Collected data entries
————
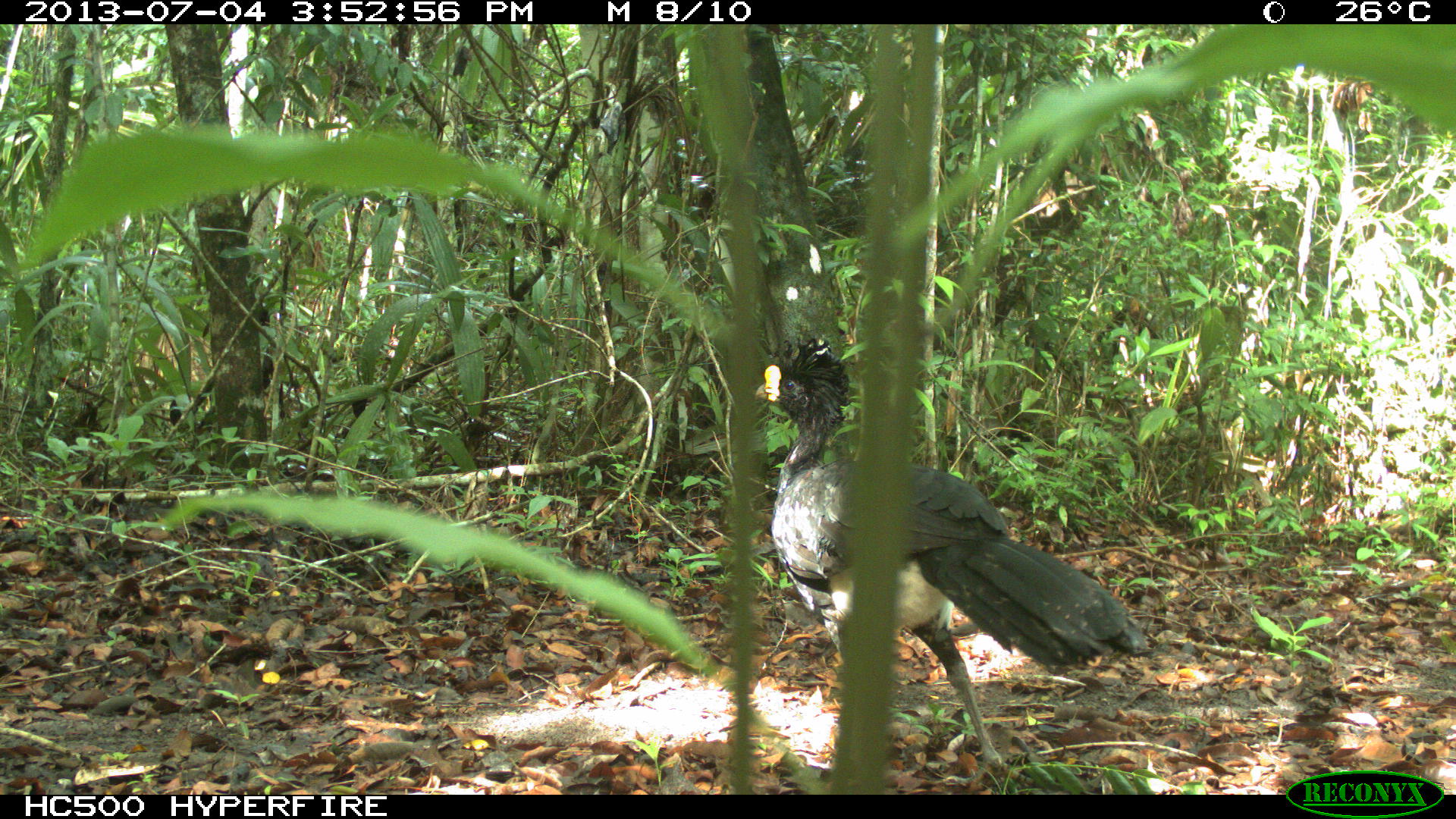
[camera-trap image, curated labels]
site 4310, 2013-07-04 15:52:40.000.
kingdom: Animalia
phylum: Chordata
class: Aves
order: Galliformes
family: Cracidae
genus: Crax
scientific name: Crax rubra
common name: great curassow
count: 1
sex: male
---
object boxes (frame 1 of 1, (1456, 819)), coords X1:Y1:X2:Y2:
crax rubra: 750:338:1146:773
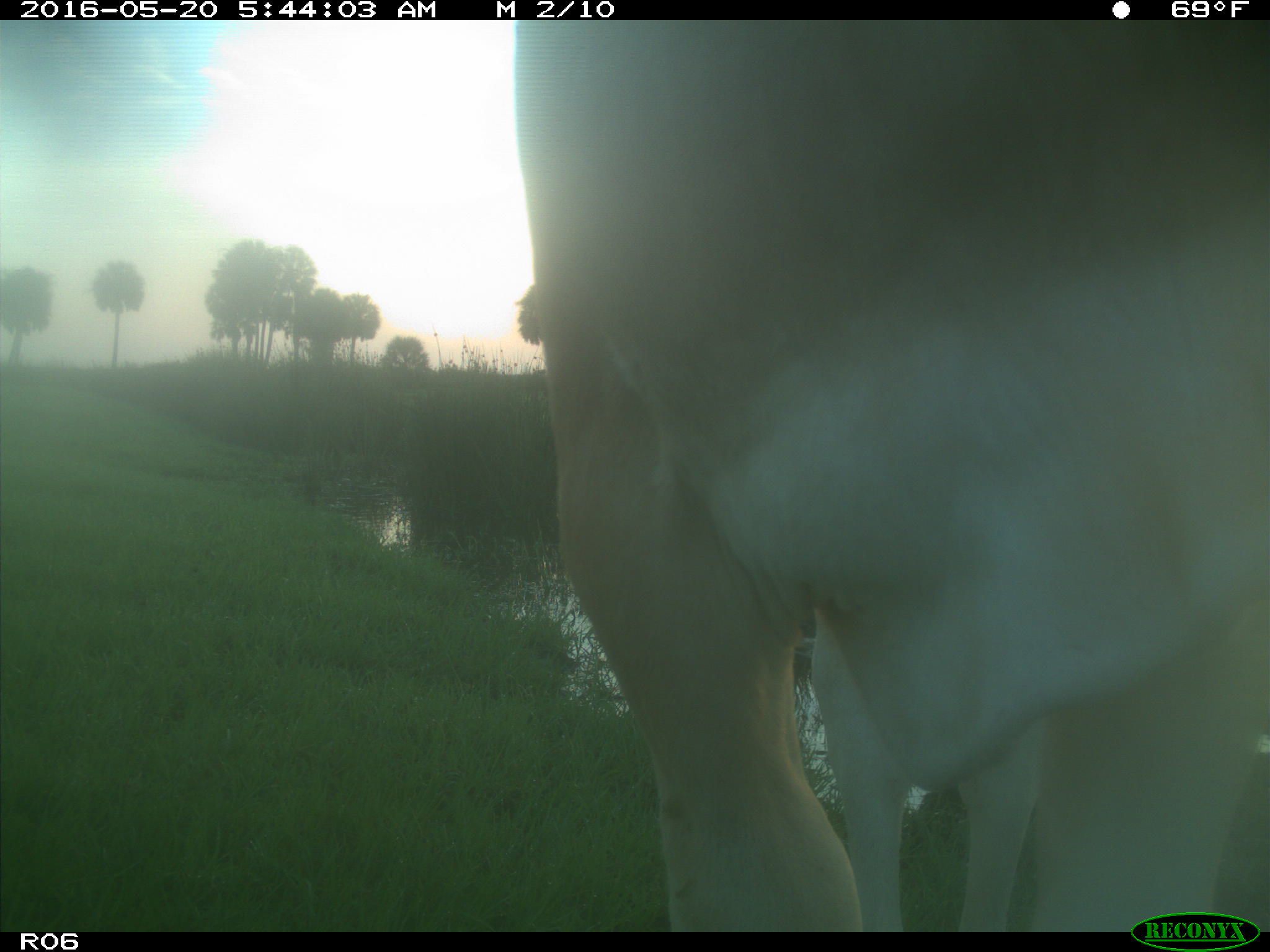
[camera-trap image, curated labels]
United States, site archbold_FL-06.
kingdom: Animalia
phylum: Chordata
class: Mammalia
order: Artiodactyla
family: Bovidae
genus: Bos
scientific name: Bos taurus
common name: domestic cow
Bos taurus (domestic cow).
————
# What you are asked to do
Reproduce all of the entries word for word, skipping any pictures they hold.

# Exercise solution
[camera-trap image, curated labels]
site 4310, 2013-07-04 15:52:40.000.
kingdom: Animalia
phylum: Chordata
class: Aves
order: Galliformes
family: Cracidae
genus: Crax
scientific name: Crax rubra
common name: great curassow
count: 1
sex: male
---
object boxes (frame 1 of 1, (1456, 819)), coords X1:Y1:X2:Y2:
crax rubra: 750:338:1146:773
[camera-trap image, curated labels]
United States, site archbold_FL-06.
kingdom: Animalia
phylum: Chordata
class: Mammalia
order: Artiodactyla
family: Bovidae
genus: Bos
scientific name: Bos taurus
common name: domestic cow
Bos taurus (domestic cow).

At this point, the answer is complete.